Another freedom party makes sense only if your goal is A) to displace the LP or B) to start an explicitly anarchist party. Competing with the LP to improve it makes about as much sense as Henry Waxman starting his own Democrat Party in order to replace John Dingell as the Energy And Commerce chair. Instead the Democrat caucus narrowly chose Waxman over Dingell, and then united to shove that choice down the throats of the Republicans.
The difference between a Party and a Caucus is politics 101. A Party is for uniting all the voters who cluster around a common policy goal/direction. A Party uses caucuses to settle internal disputes over strategy, tactics, or candidates — and then comes out united and swinging.
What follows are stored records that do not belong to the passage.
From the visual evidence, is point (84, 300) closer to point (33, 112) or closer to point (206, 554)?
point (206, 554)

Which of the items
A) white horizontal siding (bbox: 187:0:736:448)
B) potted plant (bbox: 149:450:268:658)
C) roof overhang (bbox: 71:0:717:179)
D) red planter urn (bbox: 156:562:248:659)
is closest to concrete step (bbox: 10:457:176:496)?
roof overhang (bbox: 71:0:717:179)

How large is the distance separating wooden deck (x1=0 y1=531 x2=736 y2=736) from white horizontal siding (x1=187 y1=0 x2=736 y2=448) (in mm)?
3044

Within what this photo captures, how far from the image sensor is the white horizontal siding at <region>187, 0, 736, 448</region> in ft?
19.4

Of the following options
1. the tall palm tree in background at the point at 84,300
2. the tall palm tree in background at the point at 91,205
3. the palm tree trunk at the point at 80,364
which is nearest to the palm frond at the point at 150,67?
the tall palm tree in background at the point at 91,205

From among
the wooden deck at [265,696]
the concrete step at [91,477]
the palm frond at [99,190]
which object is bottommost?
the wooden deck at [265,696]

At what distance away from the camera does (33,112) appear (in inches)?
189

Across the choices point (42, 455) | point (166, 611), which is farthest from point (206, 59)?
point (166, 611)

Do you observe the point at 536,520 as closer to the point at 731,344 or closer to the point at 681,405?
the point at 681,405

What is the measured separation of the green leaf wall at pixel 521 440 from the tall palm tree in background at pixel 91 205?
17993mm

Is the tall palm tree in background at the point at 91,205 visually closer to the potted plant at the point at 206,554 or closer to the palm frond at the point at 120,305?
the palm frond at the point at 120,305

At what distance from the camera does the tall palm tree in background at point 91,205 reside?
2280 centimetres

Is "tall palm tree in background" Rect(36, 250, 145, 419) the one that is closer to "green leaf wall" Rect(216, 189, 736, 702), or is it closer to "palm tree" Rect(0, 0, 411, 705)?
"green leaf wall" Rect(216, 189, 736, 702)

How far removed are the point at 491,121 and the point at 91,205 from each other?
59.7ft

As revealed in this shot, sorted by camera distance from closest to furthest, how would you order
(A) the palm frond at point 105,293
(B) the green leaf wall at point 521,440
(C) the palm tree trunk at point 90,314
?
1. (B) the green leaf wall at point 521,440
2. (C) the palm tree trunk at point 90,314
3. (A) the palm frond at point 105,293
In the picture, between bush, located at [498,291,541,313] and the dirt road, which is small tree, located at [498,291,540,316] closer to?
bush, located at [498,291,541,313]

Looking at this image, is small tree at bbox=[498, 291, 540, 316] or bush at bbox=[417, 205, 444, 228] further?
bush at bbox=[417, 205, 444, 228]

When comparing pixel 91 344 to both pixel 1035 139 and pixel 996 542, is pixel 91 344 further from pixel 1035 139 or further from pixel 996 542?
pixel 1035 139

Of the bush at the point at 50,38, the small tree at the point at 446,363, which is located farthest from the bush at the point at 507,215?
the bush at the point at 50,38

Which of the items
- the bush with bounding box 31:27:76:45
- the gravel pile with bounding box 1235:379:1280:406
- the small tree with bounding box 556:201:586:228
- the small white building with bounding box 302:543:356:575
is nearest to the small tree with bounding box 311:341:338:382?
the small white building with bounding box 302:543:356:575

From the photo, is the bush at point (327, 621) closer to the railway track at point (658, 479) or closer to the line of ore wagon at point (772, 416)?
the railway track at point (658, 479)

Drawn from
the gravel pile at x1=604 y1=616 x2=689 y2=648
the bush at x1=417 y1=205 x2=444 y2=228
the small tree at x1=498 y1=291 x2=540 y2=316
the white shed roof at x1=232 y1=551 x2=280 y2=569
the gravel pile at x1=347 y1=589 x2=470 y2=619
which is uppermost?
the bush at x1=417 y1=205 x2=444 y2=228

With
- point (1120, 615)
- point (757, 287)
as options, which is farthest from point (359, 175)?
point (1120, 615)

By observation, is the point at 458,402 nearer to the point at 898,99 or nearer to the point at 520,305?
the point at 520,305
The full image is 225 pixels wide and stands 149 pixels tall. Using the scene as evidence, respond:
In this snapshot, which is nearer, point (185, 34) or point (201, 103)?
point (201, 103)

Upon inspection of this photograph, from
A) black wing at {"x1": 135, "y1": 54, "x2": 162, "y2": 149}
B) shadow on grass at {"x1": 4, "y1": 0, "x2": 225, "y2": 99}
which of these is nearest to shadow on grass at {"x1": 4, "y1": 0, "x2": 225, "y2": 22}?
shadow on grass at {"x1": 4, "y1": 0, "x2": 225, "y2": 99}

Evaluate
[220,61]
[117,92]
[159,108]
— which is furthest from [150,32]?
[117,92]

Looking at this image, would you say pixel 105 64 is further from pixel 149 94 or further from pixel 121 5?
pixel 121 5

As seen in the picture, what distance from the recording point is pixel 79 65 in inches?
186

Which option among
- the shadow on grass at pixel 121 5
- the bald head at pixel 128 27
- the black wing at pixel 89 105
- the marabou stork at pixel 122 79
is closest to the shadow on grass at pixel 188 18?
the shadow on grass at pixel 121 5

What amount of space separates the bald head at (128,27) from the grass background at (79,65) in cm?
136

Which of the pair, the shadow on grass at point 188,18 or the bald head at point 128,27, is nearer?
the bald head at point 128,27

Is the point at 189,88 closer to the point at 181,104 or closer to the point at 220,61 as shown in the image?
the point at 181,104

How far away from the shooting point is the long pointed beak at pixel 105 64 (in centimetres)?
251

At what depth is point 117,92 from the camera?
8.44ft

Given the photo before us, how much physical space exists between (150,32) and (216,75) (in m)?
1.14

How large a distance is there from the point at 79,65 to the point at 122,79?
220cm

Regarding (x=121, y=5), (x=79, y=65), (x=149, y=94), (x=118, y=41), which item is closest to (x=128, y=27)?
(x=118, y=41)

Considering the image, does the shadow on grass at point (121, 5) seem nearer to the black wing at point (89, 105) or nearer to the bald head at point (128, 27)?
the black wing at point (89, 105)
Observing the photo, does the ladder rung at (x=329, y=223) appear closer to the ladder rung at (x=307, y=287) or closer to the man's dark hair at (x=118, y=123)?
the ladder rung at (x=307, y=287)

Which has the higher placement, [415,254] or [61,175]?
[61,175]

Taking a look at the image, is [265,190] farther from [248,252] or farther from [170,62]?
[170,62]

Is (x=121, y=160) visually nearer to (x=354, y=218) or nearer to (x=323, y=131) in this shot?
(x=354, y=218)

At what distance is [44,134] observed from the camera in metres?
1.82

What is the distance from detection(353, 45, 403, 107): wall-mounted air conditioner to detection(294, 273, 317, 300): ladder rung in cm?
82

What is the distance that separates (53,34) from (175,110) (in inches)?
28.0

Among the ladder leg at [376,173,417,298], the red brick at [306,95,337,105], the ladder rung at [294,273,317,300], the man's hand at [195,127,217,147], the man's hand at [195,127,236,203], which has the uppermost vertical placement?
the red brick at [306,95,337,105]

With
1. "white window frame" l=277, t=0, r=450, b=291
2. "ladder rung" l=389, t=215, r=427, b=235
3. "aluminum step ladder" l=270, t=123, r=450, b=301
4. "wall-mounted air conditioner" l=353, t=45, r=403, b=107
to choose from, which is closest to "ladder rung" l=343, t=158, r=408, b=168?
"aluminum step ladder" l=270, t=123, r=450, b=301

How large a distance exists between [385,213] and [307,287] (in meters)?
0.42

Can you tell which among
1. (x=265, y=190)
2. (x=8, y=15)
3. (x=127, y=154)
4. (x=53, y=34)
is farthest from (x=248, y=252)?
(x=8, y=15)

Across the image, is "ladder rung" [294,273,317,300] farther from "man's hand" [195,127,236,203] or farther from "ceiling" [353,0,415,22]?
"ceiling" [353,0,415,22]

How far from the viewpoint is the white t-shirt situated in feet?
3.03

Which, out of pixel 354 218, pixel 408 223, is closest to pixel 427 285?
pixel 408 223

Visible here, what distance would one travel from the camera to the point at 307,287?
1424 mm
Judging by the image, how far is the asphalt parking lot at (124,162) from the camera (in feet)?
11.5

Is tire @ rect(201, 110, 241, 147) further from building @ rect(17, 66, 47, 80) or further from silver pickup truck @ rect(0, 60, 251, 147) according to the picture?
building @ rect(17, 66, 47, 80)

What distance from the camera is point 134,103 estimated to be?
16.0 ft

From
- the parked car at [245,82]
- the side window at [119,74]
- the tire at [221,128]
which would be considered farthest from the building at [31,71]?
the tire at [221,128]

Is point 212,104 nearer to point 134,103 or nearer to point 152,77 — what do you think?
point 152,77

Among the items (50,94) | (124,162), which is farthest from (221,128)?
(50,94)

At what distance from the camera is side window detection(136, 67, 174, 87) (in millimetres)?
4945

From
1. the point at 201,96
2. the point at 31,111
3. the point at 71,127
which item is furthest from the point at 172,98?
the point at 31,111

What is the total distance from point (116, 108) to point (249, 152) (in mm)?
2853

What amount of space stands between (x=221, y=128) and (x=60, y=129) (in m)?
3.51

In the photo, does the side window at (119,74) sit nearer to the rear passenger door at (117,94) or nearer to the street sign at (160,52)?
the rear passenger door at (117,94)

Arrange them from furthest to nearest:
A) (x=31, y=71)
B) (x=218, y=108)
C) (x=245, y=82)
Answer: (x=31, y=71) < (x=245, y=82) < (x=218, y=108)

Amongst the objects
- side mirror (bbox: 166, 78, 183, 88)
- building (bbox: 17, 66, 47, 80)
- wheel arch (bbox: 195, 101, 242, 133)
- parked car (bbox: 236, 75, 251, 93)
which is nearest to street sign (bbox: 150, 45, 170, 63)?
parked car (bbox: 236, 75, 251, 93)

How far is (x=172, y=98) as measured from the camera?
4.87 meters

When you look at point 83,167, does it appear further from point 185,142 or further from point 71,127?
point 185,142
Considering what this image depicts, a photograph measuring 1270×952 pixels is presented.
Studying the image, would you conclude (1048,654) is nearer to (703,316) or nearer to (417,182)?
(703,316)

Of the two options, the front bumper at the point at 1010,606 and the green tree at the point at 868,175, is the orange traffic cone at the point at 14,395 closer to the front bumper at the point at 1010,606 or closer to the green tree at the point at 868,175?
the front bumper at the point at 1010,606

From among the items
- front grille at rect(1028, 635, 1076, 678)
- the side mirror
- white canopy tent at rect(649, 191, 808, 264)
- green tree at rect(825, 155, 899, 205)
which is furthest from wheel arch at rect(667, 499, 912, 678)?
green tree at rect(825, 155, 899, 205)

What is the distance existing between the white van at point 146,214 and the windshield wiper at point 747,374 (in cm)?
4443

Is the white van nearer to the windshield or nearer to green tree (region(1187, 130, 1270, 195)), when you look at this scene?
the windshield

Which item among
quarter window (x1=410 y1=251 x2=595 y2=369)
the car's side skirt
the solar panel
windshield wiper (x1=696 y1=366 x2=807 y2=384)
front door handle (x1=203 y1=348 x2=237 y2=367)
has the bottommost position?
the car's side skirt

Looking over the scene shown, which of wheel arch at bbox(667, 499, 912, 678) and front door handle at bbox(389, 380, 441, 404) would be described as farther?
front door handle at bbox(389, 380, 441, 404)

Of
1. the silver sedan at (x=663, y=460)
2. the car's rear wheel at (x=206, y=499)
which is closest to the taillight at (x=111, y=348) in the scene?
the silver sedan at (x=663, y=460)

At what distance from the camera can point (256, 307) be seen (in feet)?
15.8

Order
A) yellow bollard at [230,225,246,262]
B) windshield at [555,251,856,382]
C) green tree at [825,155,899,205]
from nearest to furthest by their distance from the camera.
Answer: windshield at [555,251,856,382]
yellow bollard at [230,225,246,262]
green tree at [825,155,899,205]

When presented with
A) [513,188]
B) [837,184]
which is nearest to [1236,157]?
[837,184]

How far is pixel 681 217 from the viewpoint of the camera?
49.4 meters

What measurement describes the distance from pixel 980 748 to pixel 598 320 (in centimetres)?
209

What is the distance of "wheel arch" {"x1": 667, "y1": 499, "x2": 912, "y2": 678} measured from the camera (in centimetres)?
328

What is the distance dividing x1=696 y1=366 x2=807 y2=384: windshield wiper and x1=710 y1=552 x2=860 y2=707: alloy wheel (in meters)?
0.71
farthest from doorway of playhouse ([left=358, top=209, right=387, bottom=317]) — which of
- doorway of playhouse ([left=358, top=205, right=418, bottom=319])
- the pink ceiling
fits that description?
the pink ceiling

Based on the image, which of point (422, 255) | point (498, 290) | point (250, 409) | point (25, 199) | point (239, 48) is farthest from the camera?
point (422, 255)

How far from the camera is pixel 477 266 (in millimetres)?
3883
Splitting from the Party over such disputes is inane if killing the old Party isn’t your goal.
Offering multiple parties/candidates to the voters in our quadrant of Nolan space is dumb for multiple reasons:
* Having multiple liberty-oriented choices tells voters that libertarianism is too incoherent to be worth understanding.
* Having multiple liberty-oriented choices tells voters that the freedom movement is too poorly organized to be worth supporting.
* Having multiple liberty-oriented choices vastly increases the cognitive/investigative burden imposed on a voter asked to cast her single vote for liberty.
* Having multiple liberty-oriented choices tells politicians that pro-freedom voters are far from being a coherent caucus whose votes can be earned (e.g. by the party not running an opposing candidate).
* Getting liberty-oriented candidates on the ballot requires a threshold amount of signatures/fees.
* Getting a liberty-oriented party ballot-qualified requires a threshold amount of voter registration and/or votes in statewide races.
* American elections generally do not allow fusion voting.
* American elections do not allow approval voting, but instead uses plurality voting.
* Duverger’s Law suggests the natural tactical response of voters to plurality voting is to gather into two parties straddling the political center along its major axis, or into one party for each natural cluster of voters in the political space.